* Material for this task *

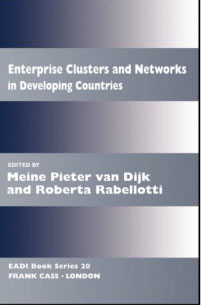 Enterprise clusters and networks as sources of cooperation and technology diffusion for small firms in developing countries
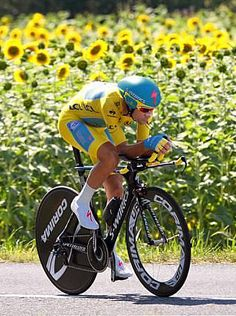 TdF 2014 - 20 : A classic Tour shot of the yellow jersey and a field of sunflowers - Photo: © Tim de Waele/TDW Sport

---

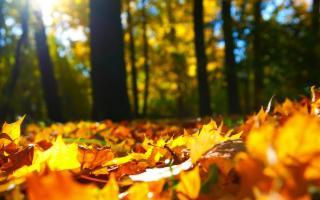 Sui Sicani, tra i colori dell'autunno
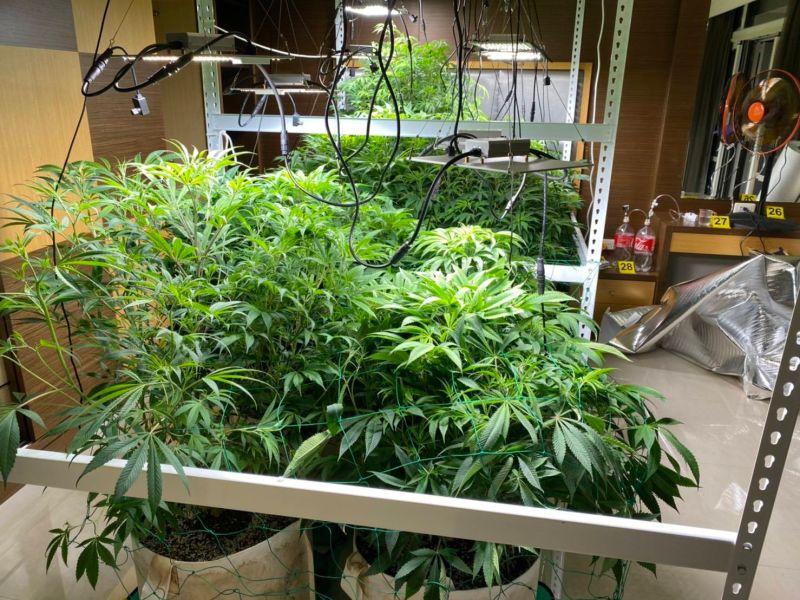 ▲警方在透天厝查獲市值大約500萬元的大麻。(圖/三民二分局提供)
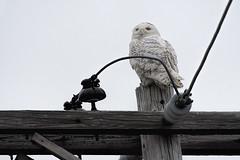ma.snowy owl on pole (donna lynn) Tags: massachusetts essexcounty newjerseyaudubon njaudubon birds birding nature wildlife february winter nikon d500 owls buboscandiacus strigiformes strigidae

* What you are asked to do *
A clean copy is needed of the lines in the listing above from the one with "Enterprise clusters and" through the one with "TdF 2014 - 20", exact in every word and free of pictures.

* Answer section *
 Enterprise clusters and networks as sources of cooperation and technology diffusion for small firms in developing countries
 TdF 2014 - 20 : A classic Tour shot of the yellow jersey and a field of sunflowers - Photo: © Tim de Waele/TDW Sport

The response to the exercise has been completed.